For plan years beginning on December 27, 2021, or later, brokers and consultants will be held to new compensation transparency obligations under the Consolidated Appropriations Act (CAA). The CAA creates new requirements for brokers and consultants (referred to in the rules as “covered service providers” or “CSPs”) to disclose to ERISA-covered group health plan sponsors any direct or indirect compensation they may receive for referral of services.

We welcome the change. Our firm was started as an advisory-based alternative to the sales-focused entities that are prevalent in the marketplace. Over our 20-year history, we have observed a continued movement by most of our competitors ― including very large and previously independent consulting firms — toward a product and commission-driven business approach. We continue to focus on the transparent delivery of high value, conflict-free services.

The CAA requires CSPs to provide plan fiduciaries with information they need to assess reasonableness of total compensation, both direct and indirect, received by the CSP, its affiliates and/or its subcontractors.

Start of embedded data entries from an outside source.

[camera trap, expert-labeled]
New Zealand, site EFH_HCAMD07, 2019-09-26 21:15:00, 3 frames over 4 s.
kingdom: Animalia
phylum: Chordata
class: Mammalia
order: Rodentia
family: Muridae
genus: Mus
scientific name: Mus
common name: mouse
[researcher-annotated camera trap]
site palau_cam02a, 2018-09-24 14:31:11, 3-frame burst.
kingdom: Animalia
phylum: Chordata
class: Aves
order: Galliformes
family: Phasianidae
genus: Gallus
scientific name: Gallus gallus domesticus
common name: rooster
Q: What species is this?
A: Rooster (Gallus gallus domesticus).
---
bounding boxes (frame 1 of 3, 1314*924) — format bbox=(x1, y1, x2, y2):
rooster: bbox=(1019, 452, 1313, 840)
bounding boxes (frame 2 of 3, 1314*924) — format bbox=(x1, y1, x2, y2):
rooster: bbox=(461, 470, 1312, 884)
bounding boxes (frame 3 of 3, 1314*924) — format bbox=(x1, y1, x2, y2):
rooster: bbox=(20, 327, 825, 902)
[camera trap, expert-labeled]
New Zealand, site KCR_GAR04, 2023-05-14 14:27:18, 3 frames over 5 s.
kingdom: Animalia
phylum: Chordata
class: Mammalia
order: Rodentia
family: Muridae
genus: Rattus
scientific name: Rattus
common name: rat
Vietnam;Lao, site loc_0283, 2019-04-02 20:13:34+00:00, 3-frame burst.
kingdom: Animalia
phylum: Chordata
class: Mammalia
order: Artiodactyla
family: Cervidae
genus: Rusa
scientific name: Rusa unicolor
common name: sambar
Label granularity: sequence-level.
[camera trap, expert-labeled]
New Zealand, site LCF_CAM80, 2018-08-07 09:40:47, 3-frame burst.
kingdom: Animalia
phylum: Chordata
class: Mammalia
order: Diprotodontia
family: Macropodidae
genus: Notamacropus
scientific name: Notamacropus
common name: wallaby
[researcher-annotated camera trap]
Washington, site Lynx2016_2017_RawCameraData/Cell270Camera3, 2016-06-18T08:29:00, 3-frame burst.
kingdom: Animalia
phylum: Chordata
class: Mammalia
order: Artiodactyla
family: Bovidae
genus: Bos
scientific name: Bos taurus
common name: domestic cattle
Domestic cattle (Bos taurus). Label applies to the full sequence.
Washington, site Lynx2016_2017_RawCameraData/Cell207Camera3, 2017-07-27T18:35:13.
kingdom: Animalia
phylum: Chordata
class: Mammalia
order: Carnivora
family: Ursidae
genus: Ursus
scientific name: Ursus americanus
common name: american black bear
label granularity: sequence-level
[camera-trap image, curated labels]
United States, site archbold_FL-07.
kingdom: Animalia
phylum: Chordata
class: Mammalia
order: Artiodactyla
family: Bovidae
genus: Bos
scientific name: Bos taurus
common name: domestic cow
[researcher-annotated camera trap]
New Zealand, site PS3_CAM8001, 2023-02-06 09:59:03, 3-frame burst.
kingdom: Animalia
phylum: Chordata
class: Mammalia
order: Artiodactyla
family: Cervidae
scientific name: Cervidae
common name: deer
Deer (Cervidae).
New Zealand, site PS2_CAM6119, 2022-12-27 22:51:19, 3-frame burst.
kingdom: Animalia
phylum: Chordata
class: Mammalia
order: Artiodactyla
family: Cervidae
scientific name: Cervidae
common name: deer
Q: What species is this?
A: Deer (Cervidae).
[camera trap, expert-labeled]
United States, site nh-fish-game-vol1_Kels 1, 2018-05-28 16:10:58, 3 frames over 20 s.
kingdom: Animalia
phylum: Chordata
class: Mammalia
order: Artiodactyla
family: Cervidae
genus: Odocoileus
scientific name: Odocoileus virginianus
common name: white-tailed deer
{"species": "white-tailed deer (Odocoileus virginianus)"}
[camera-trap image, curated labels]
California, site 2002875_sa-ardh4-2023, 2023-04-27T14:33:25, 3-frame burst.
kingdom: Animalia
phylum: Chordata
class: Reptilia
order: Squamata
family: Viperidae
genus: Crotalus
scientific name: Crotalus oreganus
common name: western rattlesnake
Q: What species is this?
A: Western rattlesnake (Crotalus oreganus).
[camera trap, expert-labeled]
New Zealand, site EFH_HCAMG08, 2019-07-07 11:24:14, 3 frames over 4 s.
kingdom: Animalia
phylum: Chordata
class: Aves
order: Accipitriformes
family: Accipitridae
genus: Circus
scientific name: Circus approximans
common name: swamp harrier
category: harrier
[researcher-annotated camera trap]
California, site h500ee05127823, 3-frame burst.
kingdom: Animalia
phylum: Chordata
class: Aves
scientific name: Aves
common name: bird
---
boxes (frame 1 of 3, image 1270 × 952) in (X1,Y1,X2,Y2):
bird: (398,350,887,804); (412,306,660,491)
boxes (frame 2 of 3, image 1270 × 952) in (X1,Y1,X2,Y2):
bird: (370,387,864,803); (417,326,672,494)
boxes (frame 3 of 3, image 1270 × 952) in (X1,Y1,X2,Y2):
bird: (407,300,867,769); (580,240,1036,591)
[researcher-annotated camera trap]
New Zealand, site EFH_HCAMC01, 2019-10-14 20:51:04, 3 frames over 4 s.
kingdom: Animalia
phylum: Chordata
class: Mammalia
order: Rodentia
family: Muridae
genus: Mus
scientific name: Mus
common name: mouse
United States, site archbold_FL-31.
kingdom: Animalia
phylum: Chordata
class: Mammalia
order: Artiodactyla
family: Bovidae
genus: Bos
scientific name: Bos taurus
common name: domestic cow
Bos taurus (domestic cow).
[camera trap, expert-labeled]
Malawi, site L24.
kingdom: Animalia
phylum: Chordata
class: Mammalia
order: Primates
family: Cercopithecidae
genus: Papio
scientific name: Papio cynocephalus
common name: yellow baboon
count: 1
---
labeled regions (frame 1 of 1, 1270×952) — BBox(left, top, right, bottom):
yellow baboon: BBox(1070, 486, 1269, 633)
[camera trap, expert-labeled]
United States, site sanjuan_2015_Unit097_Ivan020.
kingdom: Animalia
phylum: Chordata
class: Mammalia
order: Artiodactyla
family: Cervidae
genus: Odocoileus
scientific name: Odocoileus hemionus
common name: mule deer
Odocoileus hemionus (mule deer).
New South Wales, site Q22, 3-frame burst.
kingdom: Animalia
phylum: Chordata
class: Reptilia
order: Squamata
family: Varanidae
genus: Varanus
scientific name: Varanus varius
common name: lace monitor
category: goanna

For this purpose, a CSP is an entity that enters into a contract with a plan and reasonably expects to receive $1,000 or more in direct or indirect compensation in connection with providing the listed services — regardless of whether the services will be performed, or compensation will be received, by the CSP, an affiliate, or a subcontractor.


The listed services and additional details are summarized in Ken Haneline’s overview here.

Over the coming months, we will have more to share on these requirements and what you as a plan fiduciary should expect from brokers and consultants.

One final note: these rules are intended to prevent the payment of excessive compensation to brokers and consultants. Ironically, they don’t require all compensation to be disclosed ― only compensation that may be paid by the plan (and not fees directly paid by the employer/plan sponsor). So, it may still be difficult for fiduciaries to easily determine how reasonable a given plan’s CSP’s compensation arrangement is compared to all compensation others are paying. Nonetheless, the newly disclosed compensation is likely to raise some eyebrows!